En cierta ocasión, Champollion identificó el símbo­lo de una serpiente echada con una “f”.Esa idea le pare­ció descabellada y la desechó. Hubiera significado que las imágenes jeroglíficas eran letras, signos representativos de sonidos. Ése era, justamente, el camino.

(Mucho tiempo después, escribiría: "No me cabe duda, señor, de que si pudiéramos determinar definitiva­mente el objeto representado o expresado por todos los je­roglíficos fonéticos comprendidos en nuestro alfabeto, se­ría un trabajo relativamente fácil para mí demostrar, en los léxicos egipcios-coptos, que los nombres de estos mismos objetos empiezan con la consonante o con las vocales que su imagen representa en el sistema jeroglífico fonético").

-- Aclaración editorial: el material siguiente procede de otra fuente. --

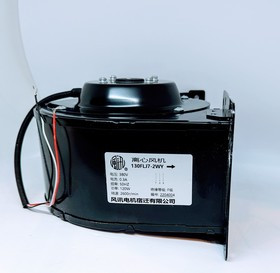 Вентилятор Tidar 130FLJ7-2WY 380W 0.3A 50HZ 120W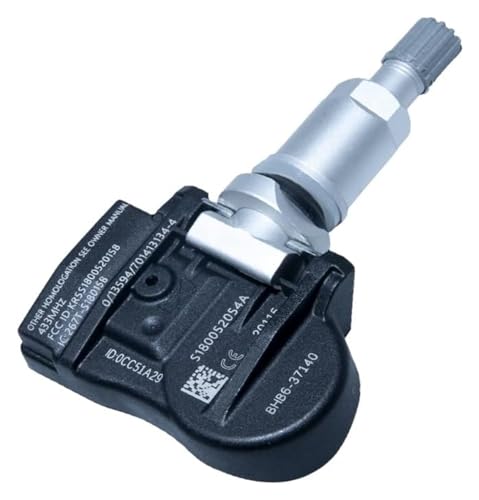 Capteur de pression pneus Mazda défectueux ? Solution TPMS BHB637140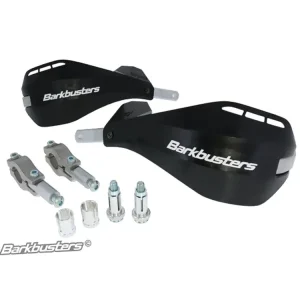 Handbary Barkbusters Ego z mocowaniem [22mm] czarno-białe Oferta czasowa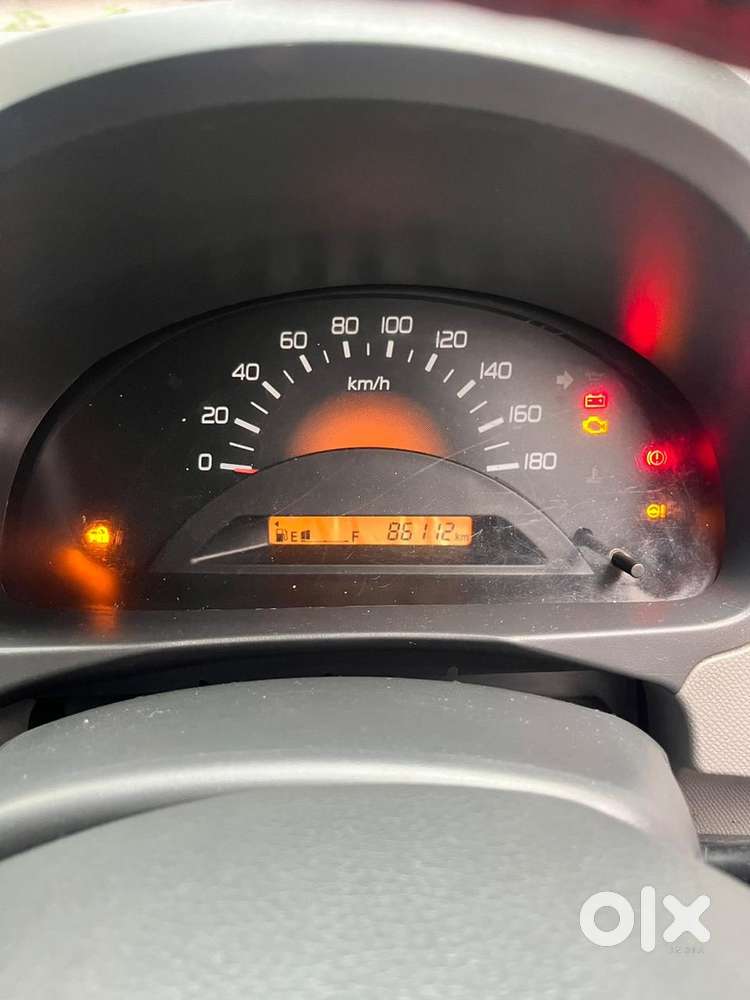 Maruti Suzuki Wagon R 2010 Petrol Well Maintained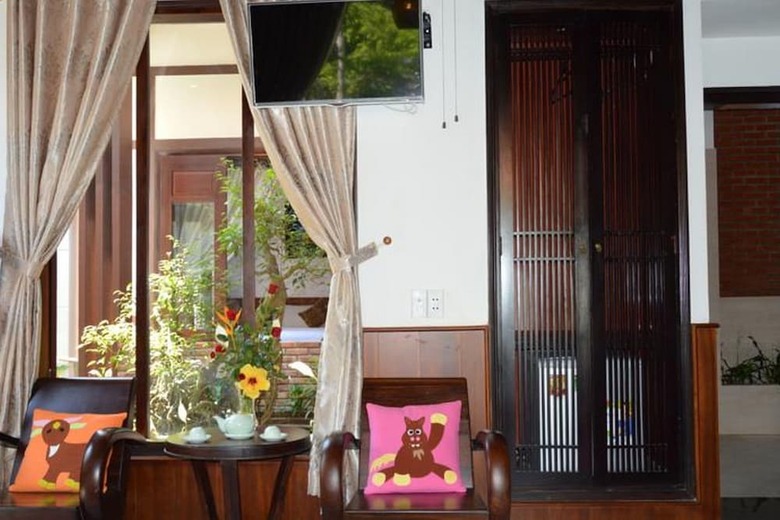 Bed & Breakfast Viet House Homestay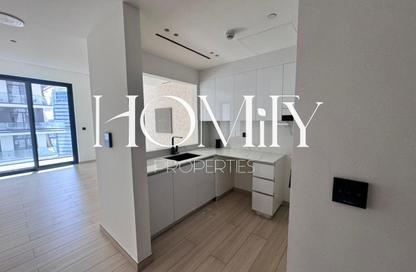 Apartment - 1 Bedroom - 2 Bathrooms for rent in Binghatti Nova - District 12 - Jumeirah Village Circle - Dubai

Dándole la espalda a la tradición posterior a Hora­polo, Champollion se distinguió del resto de sus colegas, aún de aquéllos como el inglés Thomas Young que llegó a traducir varias palabras de la parte demótica (él identificó el nombre de Ptolomeo, en la parte demótica) pero sin lograr establecer el método de escritura.


 

CAPITULO DOCE

EL POSTRER ACTO DE HEROISMO

 

Gervasio fue herido en la carga final de los brasile­ños. Hecho prisionero al igual que otros seiscientos solda­dos, fue pasado a degüello. En un postrer acto de heroísmo, Gervasio León esperó el cobarde cuchillo firme pese a sus heridas y su sangre joven tiñó la tierra que tanto amó.


 

 

CONCLUSIÓN

 

Hemos recorrido someramente en este librito la vida de dos seres humanos cuyo destino fue marcado por el cré­dito que sus padres le otorgaron a las predicciones de dos brujos. Ambos inscribieron su nombre en la historia.

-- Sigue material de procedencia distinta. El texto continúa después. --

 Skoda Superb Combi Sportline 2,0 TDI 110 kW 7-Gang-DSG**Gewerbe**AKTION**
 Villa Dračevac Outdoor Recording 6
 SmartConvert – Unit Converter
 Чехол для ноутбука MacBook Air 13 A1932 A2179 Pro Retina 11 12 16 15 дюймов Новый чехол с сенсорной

Champollion será recordado por siempre como el hombre que desentrañó los secretos de los jeroglíficos. Ger­vasio León será recordado siempre por haber sido el primer francotirador de la historia y el protagonista de la última gran hazaña paraguaya en la guerra contra la Triple Alianza.

Creo humildemente que la moraleja es que las pre­dicciones pueden o no cumplirse, que el destino nunca está marcado, y que cada uno puede trazar el suyo, y lo más im­portante, cada uno puede ayudar a que los demás mejoren su porvenir.